- **Your objective**
For each line of the listing that includes the word "species", show the whole line.
"""
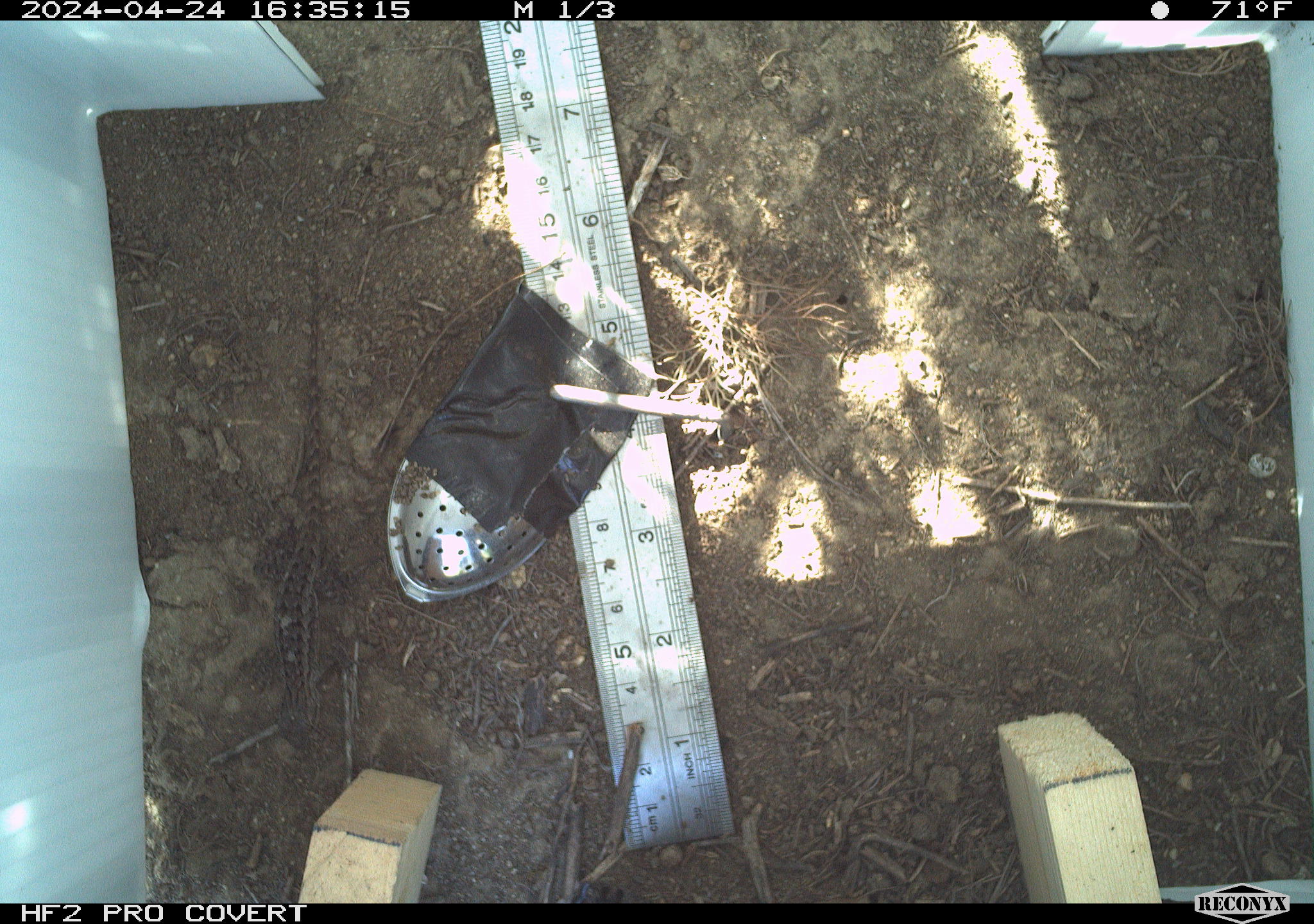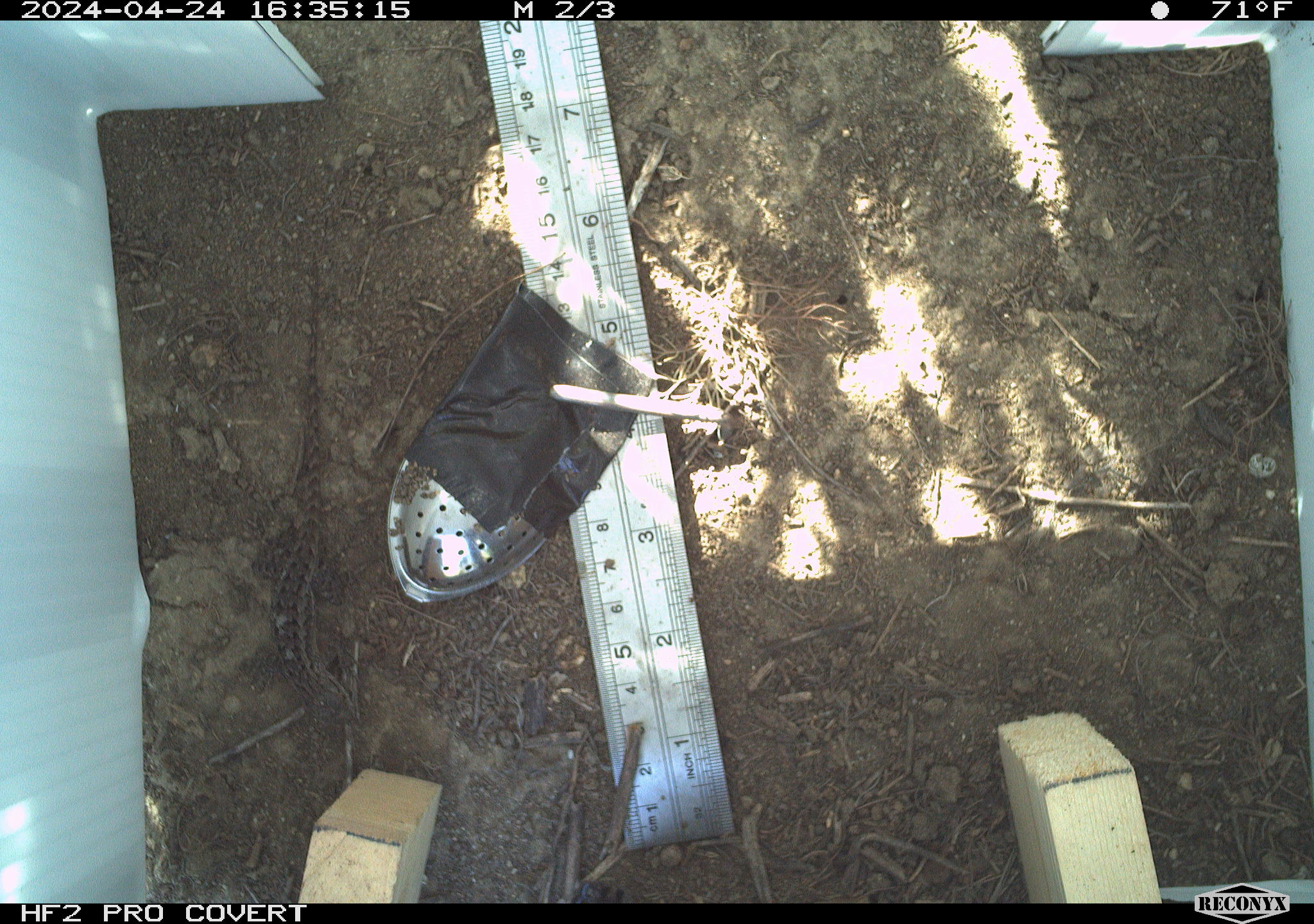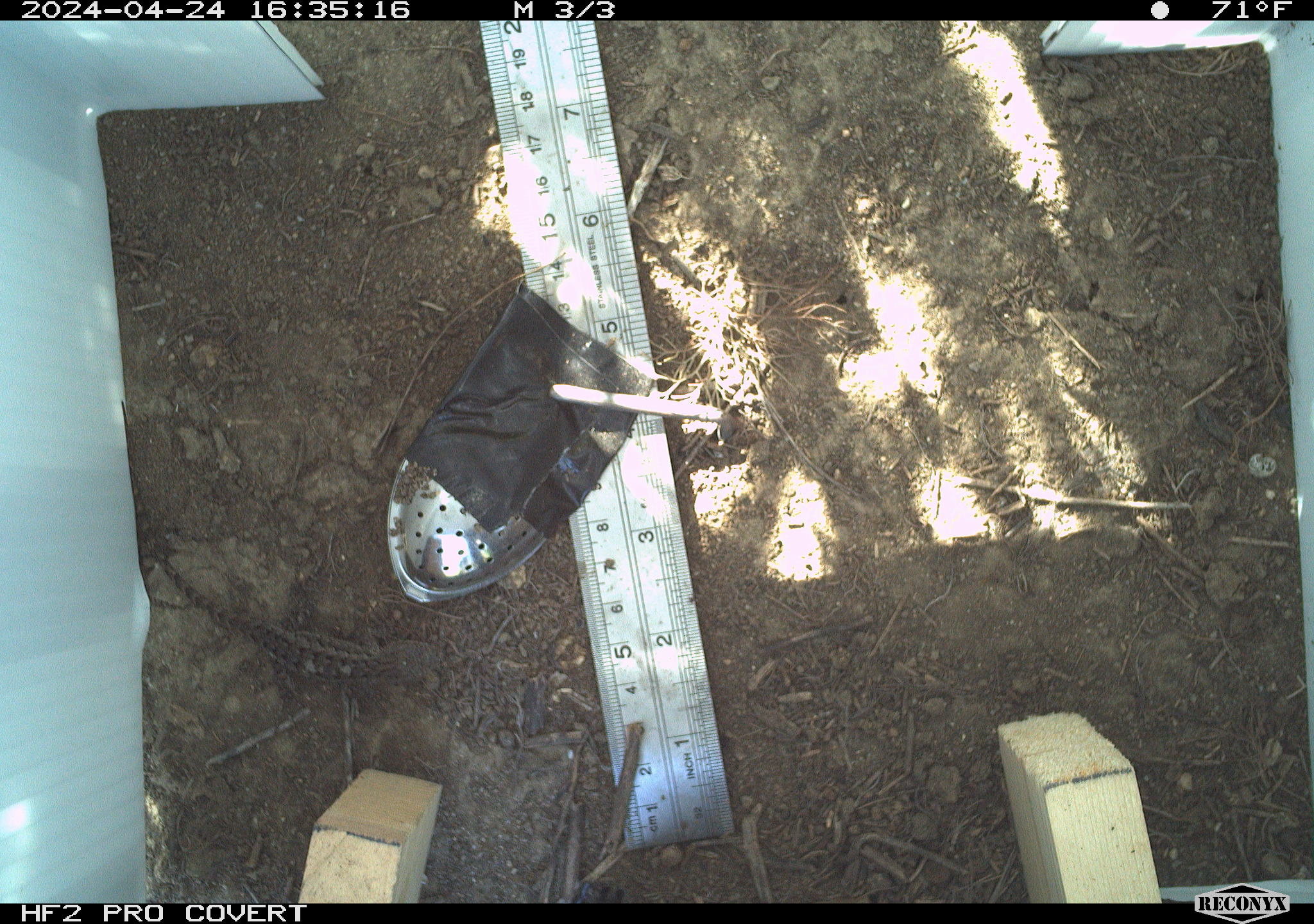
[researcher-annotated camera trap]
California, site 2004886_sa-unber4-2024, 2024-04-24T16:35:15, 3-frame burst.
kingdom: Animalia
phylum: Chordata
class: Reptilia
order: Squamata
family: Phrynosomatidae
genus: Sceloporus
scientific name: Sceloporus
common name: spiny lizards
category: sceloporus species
"""
"""
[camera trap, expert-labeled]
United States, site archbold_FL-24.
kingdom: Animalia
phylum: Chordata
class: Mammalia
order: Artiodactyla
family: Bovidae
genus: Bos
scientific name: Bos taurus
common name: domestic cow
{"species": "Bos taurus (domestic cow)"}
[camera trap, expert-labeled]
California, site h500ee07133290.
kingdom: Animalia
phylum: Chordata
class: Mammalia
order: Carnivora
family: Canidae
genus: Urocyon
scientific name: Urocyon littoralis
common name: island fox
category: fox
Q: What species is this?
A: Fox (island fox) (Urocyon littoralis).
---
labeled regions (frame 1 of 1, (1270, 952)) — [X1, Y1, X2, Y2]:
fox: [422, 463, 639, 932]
"""
- **Exercise result**
category: sceloporus species
{"species": "Bos taurus (domestic cow)"}
Q: What species is this?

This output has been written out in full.